To date, the semi-retired 63-year-old has reported 182 properties, making him the company's most active spotter.

He got into spotting properties for the company after reading a newspaper article about it. Having decreased the number of shifts he was doing in his customer service job for P&O Ferries, he noticed a derelict bungalow near his home, which he regularly walked past.

He said: "I thought it would cost me nothing to upload the details to upload the details of the bungalow, which I did, and to my surprise I received my M&S voucher pretty soon after. If I get an inkling a property might be in that state, I make it my business to report it. I even sometimes go on Google Street View when the weather is bad - then I don't have to leave home."

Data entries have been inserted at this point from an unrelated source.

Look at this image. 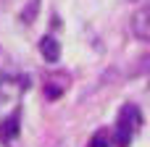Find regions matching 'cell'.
Segmentation results:
<instances>
[{"instance_id":"obj_1","label":"cell","mask_w":150,"mask_h":147,"mask_svg":"<svg viewBox=\"0 0 150 147\" xmlns=\"http://www.w3.org/2000/svg\"><path fill=\"white\" fill-rule=\"evenodd\" d=\"M132 32H134V37H140V39H150V5L140 8V11L132 16Z\"/></svg>"},{"instance_id":"obj_2","label":"cell","mask_w":150,"mask_h":147,"mask_svg":"<svg viewBox=\"0 0 150 147\" xmlns=\"http://www.w3.org/2000/svg\"><path fill=\"white\" fill-rule=\"evenodd\" d=\"M40 53H42V58H45L47 63H55V60L61 58V42H58L53 34H45V37L40 39Z\"/></svg>"},{"instance_id":"obj_3","label":"cell","mask_w":150,"mask_h":147,"mask_svg":"<svg viewBox=\"0 0 150 147\" xmlns=\"http://www.w3.org/2000/svg\"><path fill=\"white\" fill-rule=\"evenodd\" d=\"M66 87H69V82H66L63 76H47V79H45V95H47L50 100H58V97L66 92Z\"/></svg>"},{"instance_id":"obj_4","label":"cell","mask_w":150,"mask_h":147,"mask_svg":"<svg viewBox=\"0 0 150 147\" xmlns=\"http://www.w3.org/2000/svg\"><path fill=\"white\" fill-rule=\"evenodd\" d=\"M18 129H21V113H18V110H13L8 118H3L0 134H3L5 139H13V137H18Z\"/></svg>"},{"instance_id":"obj_5","label":"cell","mask_w":150,"mask_h":147,"mask_svg":"<svg viewBox=\"0 0 150 147\" xmlns=\"http://www.w3.org/2000/svg\"><path fill=\"white\" fill-rule=\"evenodd\" d=\"M119 124L134 132V129L140 126V110H137L134 105H124V108H121V116H119Z\"/></svg>"},{"instance_id":"obj_6","label":"cell","mask_w":150,"mask_h":147,"mask_svg":"<svg viewBox=\"0 0 150 147\" xmlns=\"http://www.w3.org/2000/svg\"><path fill=\"white\" fill-rule=\"evenodd\" d=\"M40 3H42V0H29V3L21 8L18 21H21V24H26V26H29V24H34V18H37V13H40Z\"/></svg>"},{"instance_id":"obj_7","label":"cell","mask_w":150,"mask_h":147,"mask_svg":"<svg viewBox=\"0 0 150 147\" xmlns=\"http://www.w3.org/2000/svg\"><path fill=\"white\" fill-rule=\"evenodd\" d=\"M111 142H116V147H129L132 142V129H127V126H116V132H113V137H111Z\"/></svg>"},{"instance_id":"obj_8","label":"cell","mask_w":150,"mask_h":147,"mask_svg":"<svg viewBox=\"0 0 150 147\" xmlns=\"http://www.w3.org/2000/svg\"><path fill=\"white\" fill-rule=\"evenodd\" d=\"M87 147H111V139H108V134L100 132V134H95V137L90 139V145H87Z\"/></svg>"},{"instance_id":"obj_9","label":"cell","mask_w":150,"mask_h":147,"mask_svg":"<svg viewBox=\"0 0 150 147\" xmlns=\"http://www.w3.org/2000/svg\"><path fill=\"white\" fill-rule=\"evenodd\" d=\"M129 3H137V0H129Z\"/></svg>"}]
</instances>
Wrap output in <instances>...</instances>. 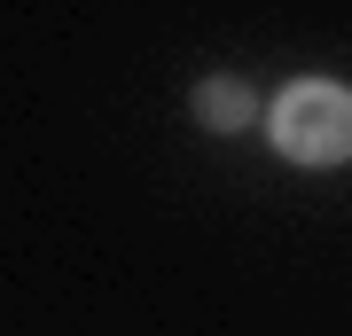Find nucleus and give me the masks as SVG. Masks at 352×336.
Instances as JSON below:
<instances>
[{
  "label": "nucleus",
  "instance_id": "2",
  "mask_svg": "<svg viewBox=\"0 0 352 336\" xmlns=\"http://www.w3.org/2000/svg\"><path fill=\"white\" fill-rule=\"evenodd\" d=\"M188 117L204 125V133H251V125H258V94H251V78L212 71V78H196Z\"/></svg>",
  "mask_w": 352,
  "mask_h": 336
},
{
  "label": "nucleus",
  "instance_id": "1",
  "mask_svg": "<svg viewBox=\"0 0 352 336\" xmlns=\"http://www.w3.org/2000/svg\"><path fill=\"white\" fill-rule=\"evenodd\" d=\"M266 141L289 164H352V87L344 78H289V87L266 102Z\"/></svg>",
  "mask_w": 352,
  "mask_h": 336
}]
</instances>
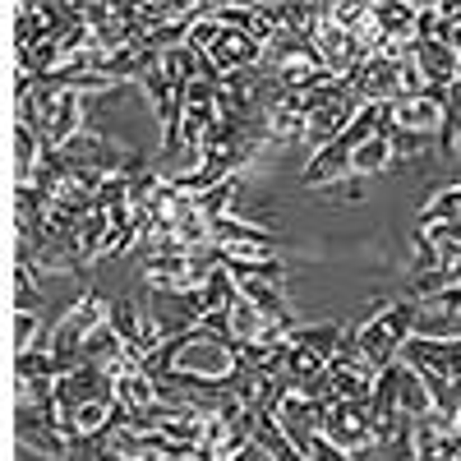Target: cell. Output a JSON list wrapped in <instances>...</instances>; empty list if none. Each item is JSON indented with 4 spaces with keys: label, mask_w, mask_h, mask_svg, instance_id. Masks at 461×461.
Wrapping results in <instances>:
<instances>
[{
    "label": "cell",
    "mask_w": 461,
    "mask_h": 461,
    "mask_svg": "<svg viewBox=\"0 0 461 461\" xmlns=\"http://www.w3.org/2000/svg\"><path fill=\"white\" fill-rule=\"evenodd\" d=\"M102 323H106V304H102V295H97L93 286H84L79 300H74L69 310L60 314V323H56V332H51V346H47V351H51L60 365L79 369V365H84V346H88V337H93Z\"/></svg>",
    "instance_id": "obj_1"
},
{
    "label": "cell",
    "mask_w": 461,
    "mask_h": 461,
    "mask_svg": "<svg viewBox=\"0 0 461 461\" xmlns=\"http://www.w3.org/2000/svg\"><path fill=\"white\" fill-rule=\"evenodd\" d=\"M171 374H189V378H208L221 383L236 374V346L217 341L212 332L194 328V332H180L176 337V369Z\"/></svg>",
    "instance_id": "obj_2"
},
{
    "label": "cell",
    "mask_w": 461,
    "mask_h": 461,
    "mask_svg": "<svg viewBox=\"0 0 461 461\" xmlns=\"http://www.w3.org/2000/svg\"><path fill=\"white\" fill-rule=\"evenodd\" d=\"M323 438L332 447H341L346 456L365 461L374 452V402H337L328 406V425H323Z\"/></svg>",
    "instance_id": "obj_3"
},
{
    "label": "cell",
    "mask_w": 461,
    "mask_h": 461,
    "mask_svg": "<svg viewBox=\"0 0 461 461\" xmlns=\"http://www.w3.org/2000/svg\"><path fill=\"white\" fill-rule=\"evenodd\" d=\"M277 236L267 226H254V221H240V217H217L212 221V249L226 254V258H277Z\"/></svg>",
    "instance_id": "obj_4"
},
{
    "label": "cell",
    "mask_w": 461,
    "mask_h": 461,
    "mask_svg": "<svg viewBox=\"0 0 461 461\" xmlns=\"http://www.w3.org/2000/svg\"><path fill=\"white\" fill-rule=\"evenodd\" d=\"M314 51H319V60H323V69L332 74V79H351V74L374 56L369 51V42L365 37H356V32H346V28H337L332 19L314 32Z\"/></svg>",
    "instance_id": "obj_5"
},
{
    "label": "cell",
    "mask_w": 461,
    "mask_h": 461,
    "mask_svg": "<svg viewBox=\"0 0 461 461\" xmlns=\"http://www.w3.org/2000/svg\"><path fill=\"white\" fill-rule=\"evenodd\" d=\"M88 402H115V374L102 369V365H79L69 369L60 383H56V406L60 415H74Z\"/></svg>",
    "instance_id": "obj_6"
},
{
    "label": "cell",
    "mask_w": 461,
    "mask_h": 461,
    "mask_svg": "<svg viewBox=\"0 0 461 461\" xmlns=\"http://www.w3.org/2000/svg\"><path fill=\"white\" fill-rule=\"evenodd\" d=\"M406 65H411V60H406ZM346 84L360 93V102H369V106H388V102L402 97V60L374 51V56H369Z\"/></svg>",
    "instance_id": "obj_7"
},
{
    "label": "cell",
    "mask_w": 461,
    "mask_h": 461,
    "mask_svg": "<svg viewBox=\"0 0 461 461\" xmlns=\"http://www.w3.org/2000/svg\"><path fill=\"white\" fill-rule=\"evenodd\" d=\"M148 319L158 323L162 337H180V332H194L203 319V304L199 291H152L148 300Z\"/></svg>",
    "instance_id": "obj_8"
},
{
    "label": "cell",
    "mask_w": 461,
    "mask_h": 461,
    "mask_svg": "<svg viewBox=\"0 0 461 461\" xmlns=\"http://www.w3.org/2000/svg\"><path fill=\"white\" fill-rule=\"evenodd\" d=\"M277 425L291 434V443L304 452L314 438H323V425H328V406L300 397V393H286L282 406H277Z\"/></svg>",
    "instance_id": "obj_9"
},
{
    "label": "cell",
    "mask_w": 461,
    "mask_h": 461,
    "mask_svg": "<svg viewBox=\"0 0 461 461\" xmlns=\"http://www.w3.org/2000/svg\"><path fill=\"white\" fill-rule=\"evenodd\" d=\"M337 180H356L351 176V148H346L341 139L328 143V148H319V152H310V167H304L300 185L304 189H328Z\"/></svg>",
    "instance_id": "obj_10"
},
{
    "label": "cell",
    "mask_w": 461,
    "mask_h": 461,
    "mask_svg": "<svg viewBox=\"0 0 461 461\" xmlns=\"http://www.w3.org/2000/svg\"><path fill=\"white\" fill-rule=\"evenodd\" d=\"M411 65L425 74L429 88H452L461 79V56L447 51L443 42H415L411 47Z\"/></svg>",
    "instance_id": "obj_11"
},
{
    "label": "cell",
    "mask_w": 461,
    "mask_h": 461,
    "mask_svg": "<svg viewBox=\"0 0 461 461\" xmlns=\"http://www.w3.org/2000/svg\"><path fill=\"white\" fill-rule=\"evenodd\" d=\"M115 402H121L130 415H134V411H148L152 402H162L158 378H152L143 365H134V369H125V374H115Z\"/></svg>",
    "instance_id": "obj_12"
},
{
    "label": "cell",
    "mask_w": 461,
    "mask_h": 461,
    "mask_svg": "<svg viewBox=\"0 0 461 461\" xmlns=\"http://www.w3.org/2000/svg\"><path fill=\"white\" fill-rule=\"evenodd\" d=\"M346 337V319H328V323H300L291 332V346H304V351H314L319 360H332L337 346Z\"/></svg>",
    "instance_id": "obj_13"
},
{
    "label": "cell",
    "mask_w": 461,
    "mask_h": 461,
    "mask_svg": "<svg viewBox=\"0 0 461 461\" xmlns=\"http://www.w3.org/2000/svg\"><path fill=\"white\" fill-rule=\"evenodd\" d=\"M397 406H402V415H411V420H425V415L434 411V393H429L425 374H415L411 365H397Z\"/></svg>",
    "instance_id": "obj_14"
},
{
    "label": "cell",
    "mask_w": 461,
    "mask_h": 461,
    "mask_svg": "<svg viewBox=\"0 0 461 461\" xmlns=\"http://www.w3.org/2000/svg\"><path fill=\"white\" fill-rule=\"evenodd\" d=\"M254 447L267 461H304V452L291 443V434L277 425V415H258V429H254Z\"/></svg>",
    "instance_id": "obj_15"
},
{
    "label": "cell",
    "mask_w": 461,
    "mask_h": 461,
    "mask_svg": "<svg viewBox=\"0 0 461 461\" xmlns=\"http://www.w3.org/2000/svg\"><path fill=\"white\" fill-rule=\"evenodd\" d=\"M397 162V152H393V139L388 134H374L369 143H360L356 152H351V176L360 180V176H383Z\"/></svg>",
    "instance_id": "obj_16"
},
{
    "label": "cell",
    "mask_w": 461,
    "mask_h": 461,
    "mask_svg": "<svg viewBox=\"0 0 461 461\" xmlns=\"http://www.w3.org/2000/svg\"><path fill=\"white\" fill-rule=\"evenodd\" d=\"M69 374V365H60L51 351H42V346H37V351H23V356H14V383H42V378H65Z\"/></svg>",
    "instance_id": "obj_17"
},
{
    "label": "cell",
    "mask_w": 461,
    "mask_h": 461,
    "mask_svg": "<svg viewBox=\"0 0 461 461\" xmlns=\"http://www.w3.org/2000/svg\"><path fill=\"white\" fill-rule=\"evenodd\" d=\"M240 300V286H236V277L226 273V263L217 267V273L199 286V304H203V314H230V304Z\"/></svg>",
    "instance_id": "obj_18"
},
{
    "label": "cell",
    "mask_w": 461,
    "mask_h": 461,
    "mask_svg": "<svg viewBox=\"0 0 461 461\" xmlns=\"http://www.w3.org/2000/svg\"><path fill=\"white\" fill-rule=\"evenodd\" d=\"M461 221V185H447L420 208V226H452Z\"/></svg>",
    "instance_id": "obj_19"
},
{
    "label": "cell",
    "mask_w": 461,
    "mask_h": 461,
    "mask_svg": "<svg viewBox=\"0 0 461 461\" xmlns=\"http://www.w3.org/2000/svg\"><path fill=\"white\" fill-rule=\"evenodd\" d=\"M42 310V286H37V267L14 258V314H37Z\"/></svg>",
    "instance_id": "obj_20"
},
{
    "label": "cell",
    "mask_w": 461,
    "mask_h": 461,
    "mask_svg": "<svg viewBox=\"0 0 461 461\" xmlns=\"http://www.w3.org/2000/svg\"><path fill=\"white\" fill-rule=\"evenodd\" d=\"M438 267H443L438 245L425 236V230H415V245H411V273H406V277H429V273H438Z\"/></svg>",
    "instance_id": "obj_21"
},
{
    "label": "cell",
    "mask_w": 461,
    "mask_h": 461,
    "mask_svg": "<svg viewBox=\"0 0 461 461\" xmlns=\"http://www.w3.org/2000/svg\"><path fill=\"white\" fill-rule=\"evenodd\" d=\"M106 452H111V434H69L65 461H106Z\"/></svg>",
    "instance_id": "obj_22"
},
{
    "label": "cell",
    "mask_w": 461,
    "mask_h": 461,
    "mask_svg": "<svg viewBox=\"0 0 461 461\" xmlns=\"http://www.w3.org/2000/svg\"><path fill=\"white\" fill-rule=\"evenodd\" d=\"M37 351V314H14V356Z\"/></svg>",
    "instance_id": "obj_23"
},
{
    "label": "cell",
    "mask_w": 461,
    "mask_h": 461,
    "mask_svg": "<svg viewBox=\"0 0 461 461\" xmlns=\"http://www.w3.org/2000/svg\"><path fill=\"white\" fill-rule=\"evenodd\" d=\"M304 461H356V456H346V452L332 447L328 438H314L310 447H304Z\"/></svg>",
    "instance_id": "obj_24"
}]
</instances>
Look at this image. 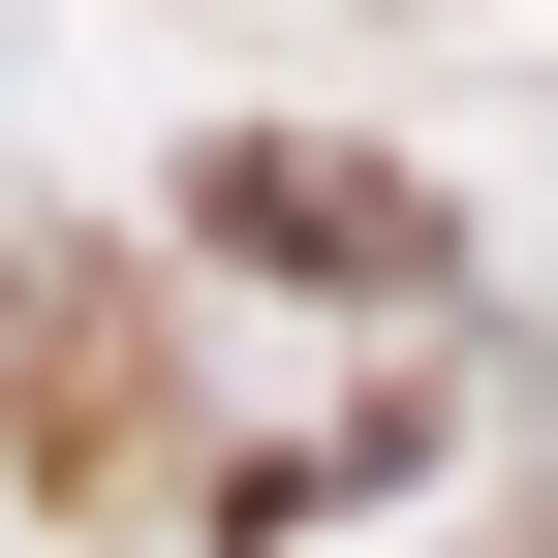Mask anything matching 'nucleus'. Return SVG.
<instances>
[{
	"mask_svg": "<svg viewBox=\"0 0 558 558\" xmlns=\"http://www.w3.org/2000/svg\"><path fill=\"white\" fill-rule=\"evenodd\" d=\"M186 248H248V279H435V186H373V156H186Z\"/></svg>",
	"mask_w": 558,
	"mask_h": 558,
	"instance_id": "f257e3e1",
	"label": "nucleus"
},
{
	"mask_svg": "<svg viewBox=\"0 0 558 558\" xmlns=\"http://www.w3.org/2000/svg\"><path fill=\"white\" fill-rule=\"evenodd\" d=\"M32 435H62V465H124V279H94V248L32 279Z\"/></svg>",
	"mask_w": 558,
	"mask_h": 558,
	"instance_id": "f03ea898",
	"label": "nucleus"
}]
</instances>
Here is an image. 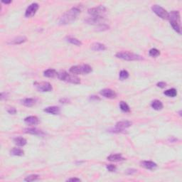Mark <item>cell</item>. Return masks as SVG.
<instances>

Nick Payne has earned hundreds of pounds in vouchers
Nick Payne has earned hundreds of pounds in vouchers

The company also makes charitable donations on behalf of spotters who are awarded the one per cent of the purchase price. Although Mr Payne is yet to qualify for this, the company has donated £250 to Cardiac Risk in the Young (CRY). The charity raises awareness of Sudden Adult Death Syndrome. This charity is close to the 63-year-old's heart because his son, Adam, died in 2004 aged just eight, from an inherited heart rhythm problem, Long QT Syndrome.

Nick Kalms, co-founder of YouSpotProperty.com, said: "There is no silver-bullet solution to addressing the UK's vast numbers of empty homes, but individuals like Nick Payne prove the importance of community involvement. There is a multitude of reasons why homes become derelict or empty, and the key to dealing with the crisis is understanding the issues why each individual property falls into that state - and to help the owners solve the problems."